Copy exactly the lines from the "How far away" line to the end, both included, and nothing else.

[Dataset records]
==========

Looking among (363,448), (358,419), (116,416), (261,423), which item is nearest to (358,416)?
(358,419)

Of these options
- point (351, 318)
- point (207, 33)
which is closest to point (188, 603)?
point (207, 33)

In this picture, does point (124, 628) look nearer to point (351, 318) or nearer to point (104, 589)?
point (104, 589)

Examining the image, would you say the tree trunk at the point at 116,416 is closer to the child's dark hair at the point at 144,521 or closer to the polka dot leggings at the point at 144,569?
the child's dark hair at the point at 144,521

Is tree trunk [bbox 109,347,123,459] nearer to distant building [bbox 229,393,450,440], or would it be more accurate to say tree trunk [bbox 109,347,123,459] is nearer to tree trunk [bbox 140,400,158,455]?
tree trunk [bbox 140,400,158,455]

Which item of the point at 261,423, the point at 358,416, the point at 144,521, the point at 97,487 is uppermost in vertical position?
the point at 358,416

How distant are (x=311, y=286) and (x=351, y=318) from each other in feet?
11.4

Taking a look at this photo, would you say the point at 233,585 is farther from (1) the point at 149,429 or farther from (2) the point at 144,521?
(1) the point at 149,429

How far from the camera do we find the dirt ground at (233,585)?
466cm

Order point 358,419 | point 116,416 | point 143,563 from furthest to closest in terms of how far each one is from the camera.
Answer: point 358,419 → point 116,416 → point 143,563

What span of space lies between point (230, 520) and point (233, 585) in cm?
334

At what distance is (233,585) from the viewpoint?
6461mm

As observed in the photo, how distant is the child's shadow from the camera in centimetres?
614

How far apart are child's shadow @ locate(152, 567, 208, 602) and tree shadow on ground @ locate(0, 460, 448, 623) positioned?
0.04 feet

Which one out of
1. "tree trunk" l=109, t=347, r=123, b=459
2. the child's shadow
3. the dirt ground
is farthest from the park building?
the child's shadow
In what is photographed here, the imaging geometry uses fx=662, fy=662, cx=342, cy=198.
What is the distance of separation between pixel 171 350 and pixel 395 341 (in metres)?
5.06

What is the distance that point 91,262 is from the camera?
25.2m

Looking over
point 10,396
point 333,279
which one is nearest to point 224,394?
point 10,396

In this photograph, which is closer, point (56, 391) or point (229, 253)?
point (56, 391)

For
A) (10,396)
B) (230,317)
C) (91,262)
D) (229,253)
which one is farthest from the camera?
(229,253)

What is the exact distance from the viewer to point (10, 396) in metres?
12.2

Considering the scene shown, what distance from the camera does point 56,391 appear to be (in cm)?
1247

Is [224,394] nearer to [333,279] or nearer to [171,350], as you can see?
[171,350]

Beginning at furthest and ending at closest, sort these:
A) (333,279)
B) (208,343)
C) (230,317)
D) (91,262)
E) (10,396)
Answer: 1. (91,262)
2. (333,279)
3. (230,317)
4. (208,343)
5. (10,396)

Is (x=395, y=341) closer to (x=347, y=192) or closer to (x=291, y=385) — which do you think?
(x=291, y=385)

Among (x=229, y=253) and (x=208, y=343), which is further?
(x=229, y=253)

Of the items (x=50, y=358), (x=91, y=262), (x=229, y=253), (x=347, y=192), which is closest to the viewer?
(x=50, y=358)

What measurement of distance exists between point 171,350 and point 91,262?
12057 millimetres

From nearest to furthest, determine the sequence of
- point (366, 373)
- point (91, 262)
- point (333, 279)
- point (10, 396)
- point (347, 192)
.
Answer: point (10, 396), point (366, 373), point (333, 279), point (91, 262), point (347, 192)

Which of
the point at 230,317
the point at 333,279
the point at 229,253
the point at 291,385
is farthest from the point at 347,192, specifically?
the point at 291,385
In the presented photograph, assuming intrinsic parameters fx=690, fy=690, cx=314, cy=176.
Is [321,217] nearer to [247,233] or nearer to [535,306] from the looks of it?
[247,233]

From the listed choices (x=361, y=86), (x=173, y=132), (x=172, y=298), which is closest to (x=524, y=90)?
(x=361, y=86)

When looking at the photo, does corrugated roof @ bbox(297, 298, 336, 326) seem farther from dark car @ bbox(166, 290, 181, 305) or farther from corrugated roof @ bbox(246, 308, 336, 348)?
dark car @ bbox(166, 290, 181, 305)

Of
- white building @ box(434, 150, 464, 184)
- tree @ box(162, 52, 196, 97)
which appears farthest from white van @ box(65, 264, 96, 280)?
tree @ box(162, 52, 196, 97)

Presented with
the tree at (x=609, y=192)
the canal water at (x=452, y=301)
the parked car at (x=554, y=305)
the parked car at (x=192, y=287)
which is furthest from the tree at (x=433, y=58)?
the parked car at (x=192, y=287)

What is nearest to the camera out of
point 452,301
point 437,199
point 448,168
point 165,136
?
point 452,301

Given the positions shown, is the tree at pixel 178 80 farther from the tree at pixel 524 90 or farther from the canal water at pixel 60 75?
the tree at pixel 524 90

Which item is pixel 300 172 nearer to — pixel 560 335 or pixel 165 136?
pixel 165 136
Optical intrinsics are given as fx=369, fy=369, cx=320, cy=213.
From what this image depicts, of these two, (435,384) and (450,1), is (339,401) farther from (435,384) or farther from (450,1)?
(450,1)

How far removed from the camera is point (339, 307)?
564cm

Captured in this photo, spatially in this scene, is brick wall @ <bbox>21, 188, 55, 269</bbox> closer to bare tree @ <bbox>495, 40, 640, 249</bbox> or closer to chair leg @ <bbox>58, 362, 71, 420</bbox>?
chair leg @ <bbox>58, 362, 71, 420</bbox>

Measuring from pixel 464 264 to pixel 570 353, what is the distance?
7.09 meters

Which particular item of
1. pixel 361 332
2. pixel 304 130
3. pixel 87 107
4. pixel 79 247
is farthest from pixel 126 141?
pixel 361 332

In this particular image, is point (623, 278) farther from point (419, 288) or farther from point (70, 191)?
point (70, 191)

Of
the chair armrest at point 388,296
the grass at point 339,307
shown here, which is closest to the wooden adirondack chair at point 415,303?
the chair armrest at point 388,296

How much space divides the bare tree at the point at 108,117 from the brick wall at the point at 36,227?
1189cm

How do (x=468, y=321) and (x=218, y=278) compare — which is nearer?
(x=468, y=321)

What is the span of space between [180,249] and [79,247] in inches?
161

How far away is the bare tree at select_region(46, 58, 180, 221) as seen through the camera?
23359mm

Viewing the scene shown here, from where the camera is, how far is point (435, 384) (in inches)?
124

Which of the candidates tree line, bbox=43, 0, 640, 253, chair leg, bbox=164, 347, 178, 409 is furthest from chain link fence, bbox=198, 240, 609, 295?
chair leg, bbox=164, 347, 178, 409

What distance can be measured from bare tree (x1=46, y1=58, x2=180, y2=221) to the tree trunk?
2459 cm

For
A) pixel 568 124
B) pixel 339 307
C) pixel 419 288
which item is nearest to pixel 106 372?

==========

Task solution:
How far away is the bare tree at select_region(46, 58, 180, 221) as seen through the camera?
23359mm

Viewing the scene shown here, from where the camera is, how far is point (435, 384) (in inches)?
124

Which of the candidates tree line, bbox=43, 0, 640, 253, chair leg, bbox=164, 347, 178, 409 is furthest from chain link fence, bbox=198, 240, 609, 295?
chair leg, bbox=164, 347, 178, 409

What distance can be measured from bare tree (x1=46, y1=58, x2=180, y2=221) to the tree trunk?
2459 cm

For
A) pixel 568 124
B) pixel 339 307
C) pixel 419 288
which item is nearest to pixel 106 372?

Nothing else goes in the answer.